→ **Given request**:
Find each line in the items below that contains the word "concrete", treating uppercase and lowercase as different, and copy every such line.

→ **Extracted entries**:
*****
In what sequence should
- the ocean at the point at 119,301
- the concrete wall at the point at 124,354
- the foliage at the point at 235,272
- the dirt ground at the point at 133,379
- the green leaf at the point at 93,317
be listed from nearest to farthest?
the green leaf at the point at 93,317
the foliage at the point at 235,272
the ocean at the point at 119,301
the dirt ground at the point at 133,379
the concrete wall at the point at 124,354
*****
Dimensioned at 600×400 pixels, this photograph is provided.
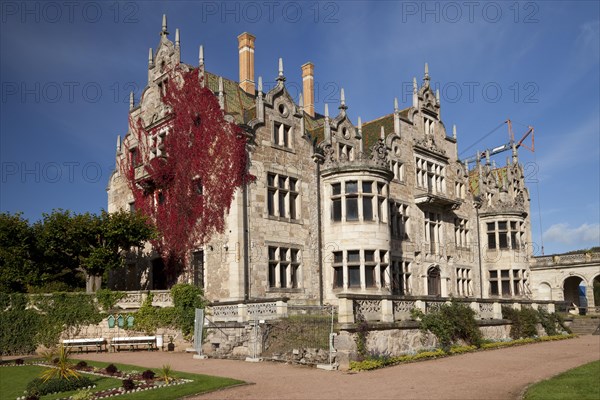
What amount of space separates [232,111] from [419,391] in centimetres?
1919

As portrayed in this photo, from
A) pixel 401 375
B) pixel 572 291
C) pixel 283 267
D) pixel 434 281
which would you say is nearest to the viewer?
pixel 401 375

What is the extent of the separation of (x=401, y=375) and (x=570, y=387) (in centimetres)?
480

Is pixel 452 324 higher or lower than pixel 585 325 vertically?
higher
*****
→ **Answer in full**:
- the concrete wall at the point at 124,354
the concrete wall at the point at 124,354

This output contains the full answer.